Automatic Speech Recognition (ASRs) are tools that allow spoken words and sentences to be transcribed into text. This can make it easier to communicate with a dialogue system by allowing the user to speak audibly instead of typing out utterances.

Name Level Location Cost License Overview
Google Speech High Cloud Paid Proprietary A powerful neural network based cloud service that recognizes over 80 languages
Bing Speech High Cloud Paid Proprietary Also adds formatting to text (eg. punctuation; capitalization; masking profanity; etc.)

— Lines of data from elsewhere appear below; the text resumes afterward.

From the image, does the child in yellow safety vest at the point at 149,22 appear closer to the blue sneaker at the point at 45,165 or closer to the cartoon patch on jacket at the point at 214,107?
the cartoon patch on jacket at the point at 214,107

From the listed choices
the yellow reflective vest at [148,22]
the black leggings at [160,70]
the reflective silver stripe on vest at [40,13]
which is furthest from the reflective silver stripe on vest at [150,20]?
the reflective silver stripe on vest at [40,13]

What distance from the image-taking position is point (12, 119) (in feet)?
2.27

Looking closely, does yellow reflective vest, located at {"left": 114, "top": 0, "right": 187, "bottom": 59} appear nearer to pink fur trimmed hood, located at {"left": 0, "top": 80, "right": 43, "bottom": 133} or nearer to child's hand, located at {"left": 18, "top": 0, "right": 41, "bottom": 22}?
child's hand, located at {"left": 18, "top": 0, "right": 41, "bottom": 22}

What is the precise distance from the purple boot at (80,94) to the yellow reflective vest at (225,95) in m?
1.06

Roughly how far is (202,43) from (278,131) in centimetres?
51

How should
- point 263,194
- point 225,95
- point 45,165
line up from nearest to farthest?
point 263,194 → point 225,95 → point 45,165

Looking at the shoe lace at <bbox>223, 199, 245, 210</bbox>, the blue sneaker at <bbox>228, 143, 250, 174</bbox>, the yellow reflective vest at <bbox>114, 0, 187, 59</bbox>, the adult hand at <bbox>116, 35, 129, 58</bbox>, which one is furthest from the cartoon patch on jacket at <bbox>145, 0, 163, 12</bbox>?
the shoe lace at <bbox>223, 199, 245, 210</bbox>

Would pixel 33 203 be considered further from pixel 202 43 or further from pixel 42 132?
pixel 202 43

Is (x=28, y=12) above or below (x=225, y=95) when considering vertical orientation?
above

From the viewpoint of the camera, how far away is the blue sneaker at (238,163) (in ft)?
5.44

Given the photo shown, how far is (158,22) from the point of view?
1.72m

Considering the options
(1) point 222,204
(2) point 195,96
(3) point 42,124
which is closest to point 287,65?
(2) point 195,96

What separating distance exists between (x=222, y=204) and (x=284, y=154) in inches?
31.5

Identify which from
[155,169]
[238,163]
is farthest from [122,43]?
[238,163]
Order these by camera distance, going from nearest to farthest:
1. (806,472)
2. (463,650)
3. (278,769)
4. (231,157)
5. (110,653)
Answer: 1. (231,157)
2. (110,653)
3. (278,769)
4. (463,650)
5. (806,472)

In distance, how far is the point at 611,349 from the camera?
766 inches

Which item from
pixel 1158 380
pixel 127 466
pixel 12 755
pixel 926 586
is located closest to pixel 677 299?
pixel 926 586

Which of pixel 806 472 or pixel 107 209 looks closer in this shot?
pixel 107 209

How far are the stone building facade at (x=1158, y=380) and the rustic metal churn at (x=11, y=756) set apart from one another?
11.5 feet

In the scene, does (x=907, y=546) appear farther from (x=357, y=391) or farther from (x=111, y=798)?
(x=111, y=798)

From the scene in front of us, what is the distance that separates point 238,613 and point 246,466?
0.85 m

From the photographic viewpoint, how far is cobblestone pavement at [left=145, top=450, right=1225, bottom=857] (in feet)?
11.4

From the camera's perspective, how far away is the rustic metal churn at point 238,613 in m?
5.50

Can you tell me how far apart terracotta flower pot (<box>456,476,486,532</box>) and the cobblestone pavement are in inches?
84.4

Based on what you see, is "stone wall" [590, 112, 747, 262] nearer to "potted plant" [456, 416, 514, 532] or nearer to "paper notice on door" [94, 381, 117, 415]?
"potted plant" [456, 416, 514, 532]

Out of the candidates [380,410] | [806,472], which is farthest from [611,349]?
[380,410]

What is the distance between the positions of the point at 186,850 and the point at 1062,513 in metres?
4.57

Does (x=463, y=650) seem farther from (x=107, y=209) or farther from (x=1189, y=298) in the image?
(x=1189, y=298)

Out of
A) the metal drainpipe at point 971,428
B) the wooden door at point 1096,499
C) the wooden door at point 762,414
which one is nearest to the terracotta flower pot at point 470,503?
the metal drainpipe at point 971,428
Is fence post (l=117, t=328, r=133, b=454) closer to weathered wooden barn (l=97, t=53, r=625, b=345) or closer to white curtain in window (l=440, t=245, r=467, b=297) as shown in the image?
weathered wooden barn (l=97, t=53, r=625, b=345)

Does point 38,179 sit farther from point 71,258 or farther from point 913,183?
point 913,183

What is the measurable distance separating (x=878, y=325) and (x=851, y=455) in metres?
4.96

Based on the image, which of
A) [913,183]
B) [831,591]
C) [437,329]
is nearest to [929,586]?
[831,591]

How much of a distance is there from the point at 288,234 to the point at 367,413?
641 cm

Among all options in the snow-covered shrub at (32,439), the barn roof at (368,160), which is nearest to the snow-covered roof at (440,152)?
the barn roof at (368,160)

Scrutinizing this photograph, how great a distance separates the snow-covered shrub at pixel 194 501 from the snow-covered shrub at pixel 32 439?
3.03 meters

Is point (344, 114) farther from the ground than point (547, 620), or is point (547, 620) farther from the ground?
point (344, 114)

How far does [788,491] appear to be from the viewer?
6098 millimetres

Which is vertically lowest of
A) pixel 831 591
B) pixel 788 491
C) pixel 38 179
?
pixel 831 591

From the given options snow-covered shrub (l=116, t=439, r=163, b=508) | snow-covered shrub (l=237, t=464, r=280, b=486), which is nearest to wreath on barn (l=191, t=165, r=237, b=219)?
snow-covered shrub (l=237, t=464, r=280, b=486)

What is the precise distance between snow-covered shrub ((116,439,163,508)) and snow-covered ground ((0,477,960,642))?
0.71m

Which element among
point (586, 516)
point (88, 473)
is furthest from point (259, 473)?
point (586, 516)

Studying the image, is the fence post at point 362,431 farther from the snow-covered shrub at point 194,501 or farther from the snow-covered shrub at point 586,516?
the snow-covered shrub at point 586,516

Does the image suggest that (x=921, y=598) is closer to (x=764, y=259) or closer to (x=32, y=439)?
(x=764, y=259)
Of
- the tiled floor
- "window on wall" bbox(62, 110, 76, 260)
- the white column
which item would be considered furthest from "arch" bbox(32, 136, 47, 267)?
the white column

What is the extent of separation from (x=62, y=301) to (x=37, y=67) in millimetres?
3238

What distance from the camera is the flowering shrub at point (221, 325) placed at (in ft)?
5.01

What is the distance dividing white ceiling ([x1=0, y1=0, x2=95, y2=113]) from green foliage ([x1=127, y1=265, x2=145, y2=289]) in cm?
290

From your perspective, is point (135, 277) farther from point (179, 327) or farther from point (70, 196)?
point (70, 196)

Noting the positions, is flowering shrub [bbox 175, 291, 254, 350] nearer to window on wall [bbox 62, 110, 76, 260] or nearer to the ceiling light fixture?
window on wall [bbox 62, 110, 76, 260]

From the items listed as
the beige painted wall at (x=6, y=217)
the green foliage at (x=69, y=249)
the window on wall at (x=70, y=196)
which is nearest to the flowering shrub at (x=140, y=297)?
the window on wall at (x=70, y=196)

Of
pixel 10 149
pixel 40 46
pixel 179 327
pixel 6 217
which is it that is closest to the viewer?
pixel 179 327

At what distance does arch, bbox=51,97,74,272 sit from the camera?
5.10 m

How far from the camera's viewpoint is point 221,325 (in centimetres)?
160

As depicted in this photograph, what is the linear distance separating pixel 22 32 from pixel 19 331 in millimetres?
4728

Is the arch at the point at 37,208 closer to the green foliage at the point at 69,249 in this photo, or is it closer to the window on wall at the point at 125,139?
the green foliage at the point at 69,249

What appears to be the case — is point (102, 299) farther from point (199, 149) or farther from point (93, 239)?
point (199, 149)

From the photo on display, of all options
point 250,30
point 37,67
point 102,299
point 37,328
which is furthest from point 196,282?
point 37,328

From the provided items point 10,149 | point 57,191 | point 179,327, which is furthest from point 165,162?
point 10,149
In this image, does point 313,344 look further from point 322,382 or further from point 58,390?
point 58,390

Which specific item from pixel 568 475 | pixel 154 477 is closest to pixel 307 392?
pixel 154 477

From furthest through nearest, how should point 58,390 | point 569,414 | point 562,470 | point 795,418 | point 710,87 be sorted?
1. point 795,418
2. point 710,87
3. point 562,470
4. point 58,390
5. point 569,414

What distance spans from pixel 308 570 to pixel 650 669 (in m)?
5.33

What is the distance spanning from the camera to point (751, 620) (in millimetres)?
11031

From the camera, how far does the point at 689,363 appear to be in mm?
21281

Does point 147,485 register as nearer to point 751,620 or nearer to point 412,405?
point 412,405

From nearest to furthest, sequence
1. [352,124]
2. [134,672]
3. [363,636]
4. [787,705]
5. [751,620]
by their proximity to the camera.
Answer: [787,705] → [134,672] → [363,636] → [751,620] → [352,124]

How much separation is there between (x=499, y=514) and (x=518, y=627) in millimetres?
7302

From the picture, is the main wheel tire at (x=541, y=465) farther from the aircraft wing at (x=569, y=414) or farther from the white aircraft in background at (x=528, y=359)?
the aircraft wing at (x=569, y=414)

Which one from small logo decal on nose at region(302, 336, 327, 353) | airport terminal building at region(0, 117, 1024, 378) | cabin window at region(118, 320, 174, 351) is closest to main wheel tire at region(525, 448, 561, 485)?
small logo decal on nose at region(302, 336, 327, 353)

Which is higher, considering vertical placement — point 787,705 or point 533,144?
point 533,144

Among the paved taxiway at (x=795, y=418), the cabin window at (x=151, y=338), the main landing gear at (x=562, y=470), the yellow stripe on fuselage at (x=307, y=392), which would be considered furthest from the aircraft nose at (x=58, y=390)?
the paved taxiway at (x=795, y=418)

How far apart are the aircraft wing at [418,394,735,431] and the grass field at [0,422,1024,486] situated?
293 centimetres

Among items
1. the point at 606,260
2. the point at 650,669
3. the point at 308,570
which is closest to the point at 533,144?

API.AI High Cloud Free CC 4.0 Open-source model based on Kaldi with open source scripts to run it also available
Alexa Voice High Both Free Custom Amazon's Alexa Voice Service includes a full set of NLP tools including ASR
Wit Speech High Cloud Free Custom Facebook's wit.ai includes a "Speech to JSON" feature
IBM Watson High Cloud Paid Proprietary IBM offers first thousand minutes of speech-to-text for free each month
HTK Low Local Free Custom The Hidden Markov Model ToolKit works with HMMs geared toward speech recognition but is flexible
CMU Sphinx Low Local Free BSD-style Low resource speech recognition that can even be used on mobile
Kaldi Low Local Free Apache 2.0 Open source project designed to be as flexible in its use as possible.
Julius Low Local Free Custom High-performance open source large vocabulary continuous speech recognition software
Speechmatics High Cloud Paid Proprietary Recurrent Neural Network based speech recognition and text-video time alignment
Vocapia High Cloud Paid Proprietary Offers cloud-based speech recognition and other features including language recognition
Simon High Local Free GNU 1.2 Wrapper around low-level tools including CMU Sphinx Julius and HTK
Jasper High Local Free MIT Speech recognition designed for easy use with Raspberry Pi
OpenEars (iOS) High Local Free Politepix Uses CMU Sphinx in a free-to-use mobile framework for iOS
Apple Dictation High Local Free Proprietary The built-in dictation feature of OSX
Microsoft Speech Recognition High Local Paid MIT License Microsoft's speech recognizer.